As promised, here is the full announcement:
Getting Started in Digital Humanities with DH Commons
Thursday, 5 January 2012, 8:30-11:30 am
Digital methodologies and new media are changing the landscape of research and teaching in modern languages and literatures. Scholars can now computationally analyze entire corpora of texts or preserve and share materials through digital archives. Students can engage in authentic applied research linking text to place, or study Shakespeare in a virtual Globe Theater. In the face of all the digital humanities buzz--from the MLA to the New York Times to Twitter--where can scholars interested in the field turn to get started? This three-hour preconvention workshop welcomes language and literature scholars who wish to learn about, start, or join digital scholarly projects for research and/or teaching. Representatives of major digital humanities projects and initiatives will share their expertise on project design and available resources, lead small-group training sessions on technologies and skills to help participants get started, and be available for follow-up one-on-one consultations later in the day.
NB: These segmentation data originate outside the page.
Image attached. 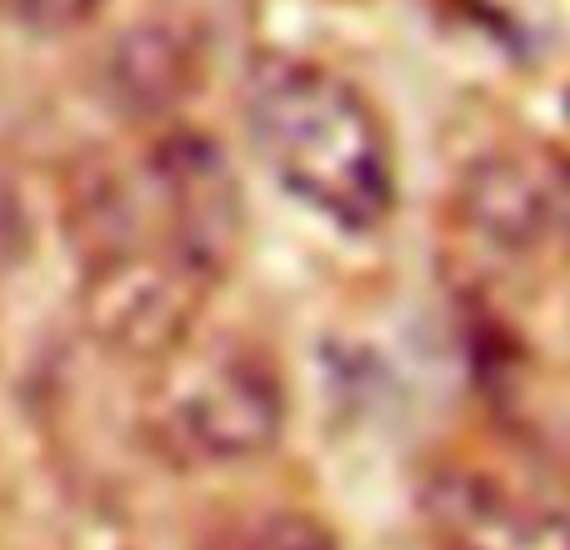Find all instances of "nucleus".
Listing matches in <instances>:
<instances>
[{
  "label": "nucleus",
  "mask_w": 570,
  "mask_h": 550,
  "mask_svg": "<svg viewBox=\"0 0 570 550\" xmlns=\"http://www.w3.org/2000/svg\"><path fill=\"white\" fill-rule=\"evenodd\" d=\"M566 110H570V90H566Z\"/></svg>",
  "instance_id": "nucleus-11"
},
{
  "label": "nucleus",
  "mask_w": 570,
  "mask_h": 550,
  "mask_svg": "<svg viewBox=\"0 0 570 550\" xmlns=\"http://www.w3.org/2000/svg\"><path fill=\"white\" fill-rule=\"evenodd\" d=\"M246 126L271 176L345 230H375L395 206L385 120L345 76L295 56H261L246 76Z\"/></svg>",
  "instance_id": "nucleus-1"
},
{
  "label": "nucleus",
  "mask_w": 570,
  "mask_h": 550,
  "mask_svg": "<svg viewBox=\"0 0 570 550\" xmlns=\"http://www.w3.org/2000/svg\"><path fill=\"white\" fill-rule=\"evenodd\" d=\"M206 291L210 285L196 281L166 246H156L150 236H130L90 256L80 315L106 351L130 361H166L190 341Z\"/></svg>",
  "instance_id": "nucleus-4"
},
{
  "label": "nucleus",
  "mask_w": 570,
  "mask_h": 550,
  "mask_svg": "<svg viewBox=\"0 0 570 550\" xmlns=\"http://www.w3.org/2000/svg\"><path fill=\"white\" fill-rule=\"evenodd\" d=\"M140 190H146L140 206L156 220L150 240H160L196 281H226L246 240V200L226 150L210 136L176 130L150 146Z\"/></svg>",
  "instance_id": "nucleus-3"
},
{
  "label": "nucleus",
  "mask_w": 570,
  "mask_h": 550,
  "mask_svg": "<svg viewBox=\"0 0 570 550\" xmlns=\"http://www.w3.org/2000/svg\"><path fill=\"white\" fill-rule=\"evenodd\" d=\"M100 6L106 0H0V16L36 30V36H66V30H80L86 20H96Z\"/></svg>",
  "instance_id": "nucleus-9"
},
{
  "label": "nucleus",
  "mask_w": 570,
  "mask_h": 550,
  "mask_svg": "<svg viewBox=\"0 0 570 550\" xmlns=\"http://www.w3.org/2000/svg\"><path fill=\"white\" fill-rule=\"evenodd\" d=\"M465 230L501 256H525L570 230V160L551 146L475 156L455 186Z\"/></svg>",
  "instance_id": "nucleus-5"
},
{
  "label": "nucleus",
  "mask_w": 570,
  "mask_h": 550,
  "mask_svg": "<svg viewBox=\"0 0 570 550\" xmlns=\"http://www.w3.org/2000/svg\"><path fill=\"white\" fill-rule=\"evenodd\" d=\"M435 526L445 550H570V521L511 495L481 475H451L435 491Z\"/></svg>",
  "instance_id": "nucleus-6"
},
{
  "label": "nucleus",
  "mask_w": 570,
  "mask_h": 550,
  "mask_svg": "<svg viewBox=\"0 0 570 550\" xmlns=\"http://www.w3.org/2000/svg\"><path fill=\"white\" fill-rule=\"evenodd\" d=\"M285 421L281 371L261 345L220 335L160 361L150 395L156 445L180 465H236L271 451Z\"/></svg>",
  "instance_id": "nucleus-2"
},
{
  "label": "nucleus",
  "mask_w": 570,
  "mask_h": 550,
  "mask_svg": "<svg viewBox=\"0 0 570 550\" xmlns=\"http://www.w3.org/2000/svg\"><path fill=\"white\" fill-rule=\"evenodd\" d=\"M26 251V206H20L16 186L0 176V271H10Z\"/></svg>",
  "instance_id": "nucleus-10"
},
{
  "label": "nucleus",
  "mask_w": 570,
  "mask_h": 550,
  "mask_svg": "<svg viewBox=\"0 0 570 550\" xmlns=\"http://www.w3.org/2000/svg\"><path fill=\"white\" fill-rule=\"evenodd\" d=\"M230 550H335V536L311 511H271L266 521L240 531Z\"/></svg>",
  "instance_id": "nucleus-8"
},
{
  "label": "nucleus",
  "mask_w": 570,
  "mask_h": 550,
  "mask_svg": "<svg viewBox=\"0 0 570 550\" xmlns=\"http://www.w3.org/2000/svg\"><path fill=\"white\" fill-rule=\"evenodd\" d=\"M196 80V40L180 26H146L126 30L110 46L106 60V86L116 96V106H126L130 116H160L170 110Z\"/></svg>",
  "instance_id": "nucleus-7"
}]
</instances>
Experts will come from projects such as the Walt Whitman Archive, Blake Archive, Romantic Circles, Civil War Washington, NINES, 18th Connect, centerNet, The History Engine, Hypercities, and Spatial Humanities. Participants will leave with a plan for getting started in the digital humanities and a resource for connecting to scholars and projects in their disciplines.
When and where: This workshop will be held 8:30 - 11:30 a.m. on the first day of the MLA Convention (Thursday, January 5th, 2012). Panelists will hold one-on-one counseling sessions with participants after the workshop.
Sponsors: The workshop is co-sponsored by the National Institute for Technology in Liberal Education (NITLE) and the Texas A&M Initiative for Digital Humanities, Media, and Culture.
Organizers: Rebecca Davis (NITLE), Lisa Spiro (NITLE), Laura Mandell (Texas A&M University), Ryan Cordell (St. Norbert College), and Quinn Dombrowski (University of Chicago).
The workshop will serve as the launch of the Digital Humanities Commons (DHCommons), a new registry designed to match innovative scholars with opportunities for collaboration and expertise, and increase the community of participants engaged with established digital projects, initiatives, and centers.
Scholars must apply in advance for the workshop by either
- outlining a digital project they would like to undertake, or
- suggesting the type of project on which they would be interested in collaborating. This collaboration may include developing curriculum or pedagogical approaches to the use of the project.
The workshop aims to help new digital humanists find exciting work; thus, applications will not require scholars to have a fully-developed project idea. Small group training sessions will be determined by the needs of accepted participants.
Application and Deadlines: Review of applications will begin on September 15. The review board will consider applications and accept participants on a rolling basis until the workshop is full. Those whose applications were received by September 15 will be notified by September 30.